◆ **文本片段**:
════════════════

问题:
1. dom4j乱码问题 1字节的UTF-8序列的字节1无效
2. org.xml.sax.SAXParseException:无效的XML字符(Unicode:0x1b)是在CDATA部分
3. dom4j xml read Unicode: 0x1b
解决方案:
保留合法字符
// 保留合法字符
public String stripNonValidXMLCharacters(String in) {
StringBuffer out = new StringBuffer(); // Used to hold the output.
char current; // Used to reference the current character.
if (in == null || ("".equals(in))) return ""; // vacancy test.
for (int i = 0; i < in.length(); i++) {
current = in.charAt(i); // NOTE: No IndexOutOfBoundsException caught here; it should not happen.
if ((current == 0x9) ||
(current == 0xA) ||
(current == 0xD) ||
((current >= 0x20) && (current <= 0xD7FF)) ||
((current >= 0xE000) && (current <= 0xFFFD)) ||
((current >= 0x10000) && (current <= 0x10FFFF)))

════════════════

◆ **所给资料**:
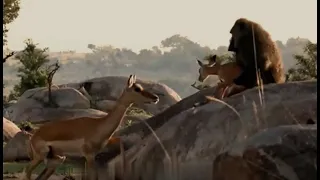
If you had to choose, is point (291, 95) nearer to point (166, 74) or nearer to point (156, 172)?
point (156, 172)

════════════════

◆ **书面练习**:
引用关于XML非法字符的文本中从“if (in == null”起、到“should not happen.”止的部分，首尾两处都包括在内，一字不改。 清单与关于XML非法字符的文本没有关系。

◆ **练习答案**:
if (in == null || ("".equals(in))) return ""; // vacancy test.
for (int i = 0; i < in.length(); i++) {
current = in.charAt(i); // NOTE: No IndexOutOfBoundsException caught here; it should not happen.